**Exercise directions:**
Send back every line of the data exactly.

╭─ Study material

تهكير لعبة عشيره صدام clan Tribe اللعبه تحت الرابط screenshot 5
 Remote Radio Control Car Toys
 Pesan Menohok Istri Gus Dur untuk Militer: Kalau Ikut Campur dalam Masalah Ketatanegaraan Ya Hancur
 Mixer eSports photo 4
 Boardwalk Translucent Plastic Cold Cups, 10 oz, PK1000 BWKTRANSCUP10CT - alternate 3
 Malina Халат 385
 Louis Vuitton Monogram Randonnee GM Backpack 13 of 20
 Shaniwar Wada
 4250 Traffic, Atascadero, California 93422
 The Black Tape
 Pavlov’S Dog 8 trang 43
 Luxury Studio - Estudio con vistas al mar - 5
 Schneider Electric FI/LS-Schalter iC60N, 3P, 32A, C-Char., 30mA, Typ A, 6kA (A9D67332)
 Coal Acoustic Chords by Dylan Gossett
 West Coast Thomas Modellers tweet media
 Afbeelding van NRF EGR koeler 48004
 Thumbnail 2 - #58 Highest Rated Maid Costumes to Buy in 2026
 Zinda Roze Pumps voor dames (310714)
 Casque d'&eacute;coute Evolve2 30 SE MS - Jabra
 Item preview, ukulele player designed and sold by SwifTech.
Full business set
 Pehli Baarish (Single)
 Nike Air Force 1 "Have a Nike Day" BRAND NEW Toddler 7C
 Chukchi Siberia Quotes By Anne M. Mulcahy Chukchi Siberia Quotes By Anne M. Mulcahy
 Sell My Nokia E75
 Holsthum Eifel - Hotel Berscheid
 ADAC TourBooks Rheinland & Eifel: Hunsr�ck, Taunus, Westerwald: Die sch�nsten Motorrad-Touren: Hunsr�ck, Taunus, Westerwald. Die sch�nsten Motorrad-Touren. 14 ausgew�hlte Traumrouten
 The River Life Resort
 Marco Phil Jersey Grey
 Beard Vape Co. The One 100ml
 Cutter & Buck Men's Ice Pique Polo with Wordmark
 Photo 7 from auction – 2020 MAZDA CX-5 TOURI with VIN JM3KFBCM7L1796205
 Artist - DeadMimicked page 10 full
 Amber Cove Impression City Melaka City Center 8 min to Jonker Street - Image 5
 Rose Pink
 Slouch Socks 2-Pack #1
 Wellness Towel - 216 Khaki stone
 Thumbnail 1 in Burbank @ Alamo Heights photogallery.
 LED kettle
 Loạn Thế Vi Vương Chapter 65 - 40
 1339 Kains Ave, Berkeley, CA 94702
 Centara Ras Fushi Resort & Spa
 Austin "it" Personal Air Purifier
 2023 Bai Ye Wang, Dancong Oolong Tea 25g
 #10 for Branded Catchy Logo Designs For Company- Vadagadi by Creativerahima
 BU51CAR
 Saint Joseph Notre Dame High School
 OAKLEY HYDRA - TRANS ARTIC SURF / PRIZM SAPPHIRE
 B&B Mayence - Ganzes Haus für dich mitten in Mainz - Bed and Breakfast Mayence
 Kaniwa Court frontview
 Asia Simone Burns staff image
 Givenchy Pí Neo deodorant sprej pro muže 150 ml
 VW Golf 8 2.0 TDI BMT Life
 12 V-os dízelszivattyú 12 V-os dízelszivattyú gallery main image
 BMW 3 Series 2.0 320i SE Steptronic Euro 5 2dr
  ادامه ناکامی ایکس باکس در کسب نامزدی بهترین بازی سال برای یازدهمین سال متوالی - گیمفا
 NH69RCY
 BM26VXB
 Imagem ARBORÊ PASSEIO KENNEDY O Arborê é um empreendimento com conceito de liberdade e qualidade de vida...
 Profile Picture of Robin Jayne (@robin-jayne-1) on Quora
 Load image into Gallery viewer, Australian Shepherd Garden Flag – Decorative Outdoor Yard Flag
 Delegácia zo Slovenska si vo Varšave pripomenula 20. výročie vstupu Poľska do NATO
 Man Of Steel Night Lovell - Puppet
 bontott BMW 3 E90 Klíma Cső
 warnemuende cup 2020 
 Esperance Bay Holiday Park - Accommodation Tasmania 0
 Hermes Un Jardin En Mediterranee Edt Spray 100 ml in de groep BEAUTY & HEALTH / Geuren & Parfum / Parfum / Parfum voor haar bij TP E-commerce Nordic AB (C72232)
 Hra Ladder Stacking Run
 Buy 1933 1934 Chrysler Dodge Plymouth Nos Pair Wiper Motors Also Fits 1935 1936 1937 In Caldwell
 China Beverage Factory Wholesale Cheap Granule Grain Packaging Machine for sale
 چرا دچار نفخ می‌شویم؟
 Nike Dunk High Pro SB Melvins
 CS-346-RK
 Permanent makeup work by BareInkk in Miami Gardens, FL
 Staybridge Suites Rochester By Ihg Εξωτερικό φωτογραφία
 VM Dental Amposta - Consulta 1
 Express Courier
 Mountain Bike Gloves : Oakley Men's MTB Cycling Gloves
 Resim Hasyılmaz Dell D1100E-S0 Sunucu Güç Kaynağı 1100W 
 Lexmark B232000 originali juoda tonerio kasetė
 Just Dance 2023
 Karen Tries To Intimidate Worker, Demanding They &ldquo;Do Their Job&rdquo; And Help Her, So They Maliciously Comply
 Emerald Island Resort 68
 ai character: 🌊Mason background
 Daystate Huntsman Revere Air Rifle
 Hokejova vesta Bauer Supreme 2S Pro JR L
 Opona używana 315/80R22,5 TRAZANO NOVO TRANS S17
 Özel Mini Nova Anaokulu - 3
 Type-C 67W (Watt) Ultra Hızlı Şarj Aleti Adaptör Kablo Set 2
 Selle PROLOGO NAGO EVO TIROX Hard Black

╰─

**Solution for this task:**
تهكير لعبة عشيره صدام clan Tribe اللعبه تحت الرابط screenshot 5
 Remote Radio Control Car Toys
 Pesan Menohok Istri Gus Dur untuk Militer: Kalau Ikut Campur dalam Masalah Ketatanegaraan Ya Hancur
 Mixer eSports photo 4
 Boardwalk Translucent Plastic Cold Cups, 10 oz, PK1000 BWKTRANSCUP10CT - alternate 3
 Malina Халат 385
 Louis Vuitton Monogram Randonnee GM Backpack 13 of 20
 Shaniwar Wada
 4250 Traffic, Atascadero, California 93422
 The Black Tape
 Pavlov’S Dog 8 trang 43
 Luxury Studio - Estudio con vistas al mar - 5
 Schneider Electric FI/LS-Schalter iC60N, 3P, 32A, C-Char., 30mA, Typ A, 6kA (A9D67332)
 Coal Acoustic Chords by Dylan Gossett
 West Coast Thomas Modellers tweet media
 Afbeelding van NRF EGR koeler 48004
 Thumbnail 2 - #58 Highest Rated Maid Costumes to Buy in 2026
 Zinda Roze Pumps voor dames (310714)
 Casque d'&eacute;coute Evolve2 30 SE MS - Jabra
 Item preview, ukulele player designed and sold by SwifTech.
Full business set
 Pehli Baarish (Single)
 Nike Air Force 1 "Have a Nike Day" BRAND NEW Toddler 7C
 Chukchi Siberia Quotes By Anne M. Mulcahy Chukchi Siberia Quotes By Anne M. Mulcahy
 Sell My Nokia E75
 Holsthum Eifel - Hotel Berscheid
 ADAC TourBooks Rheinland & Eifel: Hunsr�ck, Taunus, Westerwald: Die sch�nsten Motorrad-Touren: Hunsr�ck, Taunus, Westerwald. Die sch�nsten Motorrad-Touren. 14 ausgew�hlte Traumrouten
 The River Life Resort
 Marco Phil Jersey Grey
 Beard Vape Co. The One 100ml
 Cutter & Buck Men's Ice Pique Polo with Wordmark
 Photo 7 from auction – 2020 MAZDA CX-5 TOURI with VIN JM3KFBCM7L1796205
 Artist - DeadMimicked page 10 full
 Amber Cove Impression City Melaka City Center 8 min to Jonker Street - Image 5
 Rose Pink
 Slouch Socks 2-Pack #1
 Wellness Towel - 216 Khaki stone
 Thumbnail 1 in Burbank @ Alamo Heights photogallery.
 LED kettle
 Loạn Thế Vi Vương Chapter 65 - 40
 1339 Kains Ave, Berkeley, CA 94702
 Centara Ras Fushi Resort & Spa
 Austin "it" Personal Air Purifier
 2023 Bai Ye Wang, Dancong Oolong Tea 25g
 #10 for Branded Catchy Logo Designs For Company- Vadagadi by Creativerahima
 BU51CAR
 Saint Joseph Notre Dame High School
 OAKLEY HYDRA - TRANS ARTIC SURF / PRIZM SAPPHIRE
 B&B Mayence - Ganzes Haus für dich mitten in Mainz - Bed and Breakfast Mayence
 Kaniwa Court frontview
 Asia Simone Burns staff image
 Givenchy Pí Neo deodorant sprej pro muže 150 ml
 VW Golf 8 2.0 TDI BMT Life
 12 V-os dízelszivattyú 12 V-os dízelszivattyú gallery main image
 BMW 3 Series 2.0 320i SE Steptronic Euro 5 2dr
  ادامه ناکامی ایکس باکس در کسب نامزدی بهترین بازی سال برای یازدهمین سال متوالی - گیمفا
 NH69RCY
 BM26VXB
 Imagem ARBORÊ PASSEIO KENNEDY O Arborê é um empreendimento com conceito de liberdade e qualidade de vida...
 Profile Picture of Robin Jayne (@robin-jayne-1) on Quora
 Load image into Gallery viewer, Australian Shepherd Garden Flag – Decorative Outdoor Yard Flag
 Delegácia zo Slovenska si vo Varšave pripomenula 20. výročie vstupu Poľska do NATO
 Man Of Steel Night Lovell - Puppet
 bontott BMW 3 E90 Klíma Cső
 warnemuende cup 2020 
 Esperance Bay Holiday Park - Accommodation Tasmania 0
 Hermes Un Jardin En Mediterranee Edt Spray 100 ml in de groep BEAUTY & HEALTH / Geuren & Parfum / Parfum / Parfum voor haar bij TP E-commerce Nordic AB (C72232)
 Hra Ladder Stacking Run
 Buy 1933 1934 Chrysler Dodge Plymouth Nos Pair Wiper Motors Also Fits 1935 1936 1937 In Caldwell
 China Beverage Factory Wholesale Cheap Granule Grain Packaging Machine for sale
 چرا دچار نفخ می‌شویم؟
 Nike Dunk High Pro SB Melvins
 CS-346-RK
 Permanent makeup work by BareInkk in Miami Gardens, FL
 Staybridge Suites Rochester By Ihg Εξωτερικό φωτογραφία
 VM Dental Amposta - Consulta 1
 Express Courier
 Mountain Bike Gloves : Oakley Men's MTB Cycling Gloves
 Resim Hasyılmaz Dell D1100E-S0 Sunucu Güç Kaynağı 1100W 
 Lexmark B232000 originali juoda tonerio kasetė
 Just Dance 2023
 Karen Tries To Intimidate Worker, Demanding They &ldquo;Do Their Job&rdquo; And Help Her, So They Maliciously Comply
 Emerald Island Resort 68
 ai character: 🌊Mason background
 Daystate Huntsman Revere Air Rifle
 Hokejova vesta Bauer Supreme 2S Pro JR L
 Opona używana 315/80R22,5 TRAZANO NOVO TRANS S17
 Özel Mini Nova Anaokulu - 3
 Type-C 67W (Watt) Ultra Hızlı Şarj Aleti Adaptör Kablo Set 2
 Selle PROLOGO NAGO EVO TIROX Hard Black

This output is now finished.